### Textauszug
Schon 2009 sind Sie bei der U18-WM erstmals im Nationaltrikot gestartet. An welchen Wettkampf denken Sie besonders gern zurück?

Neele Eckhardt-Noack:
Das sind eigentlich drei Wettkämpfe, die sehr besonders für mich waren. 2017 bin ich auf heimischer Anlage in Göttingen 14,35 Meter weit gesprungen. Den Wettkampf haben superviele Freunde und Bekannte verfolgt. Mit der Weite habe ich den Grundstein für die Sportförderung bei der Bundeswehr gelegt und konnte im Anschluss den Sport deutlich professioneller ausüben. Aus dem Hobby wurde der Beruf. Dann natürlich die Olympischen Spiele 2021 in Tokio, die sind einfach der Traum jedes Leichtathleten. Der dritte Wettkampf war die EM 2022 in München mit dieser einmaligen Atmosphäre im Olympiastadion.

In München haben Sie als Vierte denkbar knapp das Podest verpasst. Hadern Sie rückblickend mit diesem Ergebnis?

Neele Eckhardt-Noack:
Nein, überhaupt nicht. Ich bin 14,43 Meter weit gesprungen und habe für die Medaille alles gegeben. Ich kann mir nichts vorwerfen und habe lächelnd das Stadion verlassen.

Haben Sie während der langen Verletzungszeit die Leichtathletik denn noch verfolgt oder brauchten Sie Abstand vom Sport?

Neele Eckhardt-Noack:
Punktuell habe ich tatsächlich den Fernseher eingeschaltet oder habe Wettkämpfe im Livestream verfolgt. Beispielsweise wenn Athletinnen oder Athleten aus meiner Region gestartet sind, die ich vom Training her kannte. Ich mag den Sport einfach und habe eine Leidenschaft dafür.
######
### Datensätze
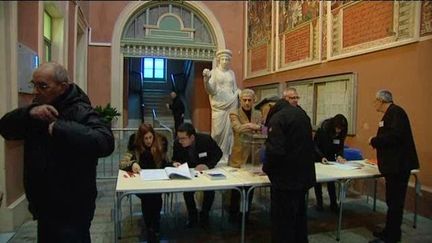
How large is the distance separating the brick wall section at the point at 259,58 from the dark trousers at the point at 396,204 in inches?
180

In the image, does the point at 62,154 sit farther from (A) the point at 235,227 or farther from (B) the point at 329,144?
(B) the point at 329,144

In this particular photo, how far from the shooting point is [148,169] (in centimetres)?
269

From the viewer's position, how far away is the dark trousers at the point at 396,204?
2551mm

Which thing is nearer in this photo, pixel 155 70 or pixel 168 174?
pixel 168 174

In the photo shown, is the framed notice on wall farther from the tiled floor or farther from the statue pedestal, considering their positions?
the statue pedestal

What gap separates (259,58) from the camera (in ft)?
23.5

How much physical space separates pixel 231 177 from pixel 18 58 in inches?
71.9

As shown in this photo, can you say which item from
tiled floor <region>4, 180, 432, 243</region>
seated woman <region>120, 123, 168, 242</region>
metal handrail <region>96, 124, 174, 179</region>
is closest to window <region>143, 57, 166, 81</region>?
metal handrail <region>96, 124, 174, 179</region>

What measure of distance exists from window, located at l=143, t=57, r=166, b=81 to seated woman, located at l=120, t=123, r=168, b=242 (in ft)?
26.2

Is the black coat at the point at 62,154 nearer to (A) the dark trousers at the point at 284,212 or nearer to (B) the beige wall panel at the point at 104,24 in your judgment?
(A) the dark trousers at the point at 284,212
######
### Datensätze
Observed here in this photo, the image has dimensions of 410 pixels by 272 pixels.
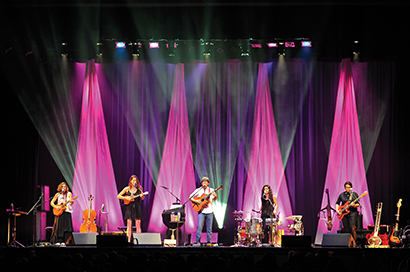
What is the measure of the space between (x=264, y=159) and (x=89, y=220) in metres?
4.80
######
_Arbeitsauftrag_. Schreiben Sie das Interview mit Neele Eckhardt-Noack oben vollständig und wortgetreu ab.

_Ihre Lösung_.
Schon 2009 sind Sie bei der U18-WM erstmals im Nationaltrikot gestartet. An welchen Wettkampf denken Sie besonders gern zurück?

Neele Eckhardt-Noack:
Das sind eigentlich drei Wettkämpfe, die sehr besonders für mich waren. 2017 bin ich auf heimischer Anlage in Göttingen 14,35 Meter weit gesprungen. Den Wettkampf haben superviele Freunde und Bekannte verfolgt. Mit der Weite habe ich den Grundstein für die Sportförderung bei der Bundeswehr gelegt und konnte im Anschluss den Sport deutlich professioneller ausüben. Aus dem Hobby wurde der Beruf. Dann natürlich die Olympischen Spiele 2021 in Tokio, die sind einfach der Traum jedes Leichtathleten. Der dritte Wettkampf war die EM 2022 in München mit dieser einmaligen Atmosphäre im Olympiastadion.

In München haben Sie als Vierte denkbar knapp das Podest verpasst. Hadern Sie rückblickend mit diesem Ergebnis?

Neele Eckhardt-Noack:
Nein, überhaupt nicht. Ich bin 14,43 Meter weit gesprungen und habe für die Medaille alles gegeben. Ich kann mir nichts vorwerfen und habe lächelnd das Stadion verlassen.

Haben Sie während der langen Verletzungszeit die Leichtathletik denn noch verfolgt oder brauchten Sie Abstand vom Sport?

Neele Eckhardt-Noack:
Punktuell habe ich tatsächlich den Fernseher eingeschaltet oder habe Wettkämpfe im Livestream verfolgt. Beispielsweise wenn Athletinnen oder Athleten aus meiner Region gestartet sind, die ich vom Training her kannte. Ich mag den Sport einfach und habe eine Leidenschaft dafür.